Exercise 1
Name every Jeep trim level mentioned in the forum thread about buying a new Jeep.
Exercise 2
Carry on the forum thread about buying a new Jeep from the point where it stops.

Text under study
################

# New Jeep?



## byrd (Jul 14, 2009)

Hey guys I'm going in the morning to look at some Jeeps. If I end up getting one I know it will b 4dr and I'm a poor Guy so it will b a sport model not a Sahara or Rubicon. Well my ? Is Does anyone own one? How r they on room cuz I'm going from crew cab Chevy. MPG? Any thing y'all wanna add go for it


----------



## lilbigtonka (Dec 30, 2008)

My gf mom had a new jk 4dr with the rubicon package with the 32 bfg's and the 4.10's and she averaged 16 everywhere and they got some room for a jeep but they feel really stout more so like a suv then a ol school jeep I liked it tho


----------



## byrd (Jul 14, 2009)

Yeah that Rubicon package is nice. I have to let my pocket book do a lot of my talking tho or ill end up with a 35k Jeep lol and that don't leave room for accessories


----------



## lilbigtonka (Dec 30, 2008)

yeah me personally if i got one i would have a jsut the basic of course with the power windows and locks but then i would use the other leftover cash to do the mods and you can do alot to a jeep with 7k to make it the price of a rubicon


----------



## byrd (Jul 14, 2009)

################

Raw data
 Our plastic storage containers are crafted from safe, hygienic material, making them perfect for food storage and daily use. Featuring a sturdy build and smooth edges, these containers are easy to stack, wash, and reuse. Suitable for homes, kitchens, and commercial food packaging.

################

Task result 1
Sport, Sahara, Rubicon

Task result 2
Yeah I was Just looking online and everything is relatively cheap for Jeeps besides hardtops


----------



## Waddaman (Oct 3, 2010)

You can't go wrong with a jeep. Ive never been in that model but you won't find a better more capeable vehicle out there, In the name itself. Slap a lift under it and some bigger tires you got a good mud machine, Buy a road jeep for comfort (Grand Cherokee) Youll have one of the most comfortable longest lasting vehicles out there. I know of grand Cherokee's in the area with 400,000+ kms and still running strong. You can't go wrong with a jeep:yup:


----------



## brute for mud (Jul 15, 2010)

i have a jeep and they go through a lot and are tough as nails but are under powered in my opinion


----------



## lilbigtonka (Dec 30, 2008)

i feel tyhe same that rubicon with the 4.10 was not the fastest from red light to red light which is expected but i still figured with that gearing it would be faster then that....as far as cruising on the interstate it wasnt bad i went on a 6 hour one way drive to the hunting camp and really thought it was going to blow but ended up being one of the best rides i had.....though you do feel it when your cruising at 80 as the windshields and stuff are straight up and down lol but none the less i would own one in a heartbeat


----------



## byrd (Jul 14, 2009)

I found a black 2010 sport unlimited x w 13k miles 2" lift black steelies 33bfg custom seats hard top n other extras for 26900. I'm gona try to talk the dealer down cuz I fell in love lol


----------



## southernbrute750 (Jul 5, 2011)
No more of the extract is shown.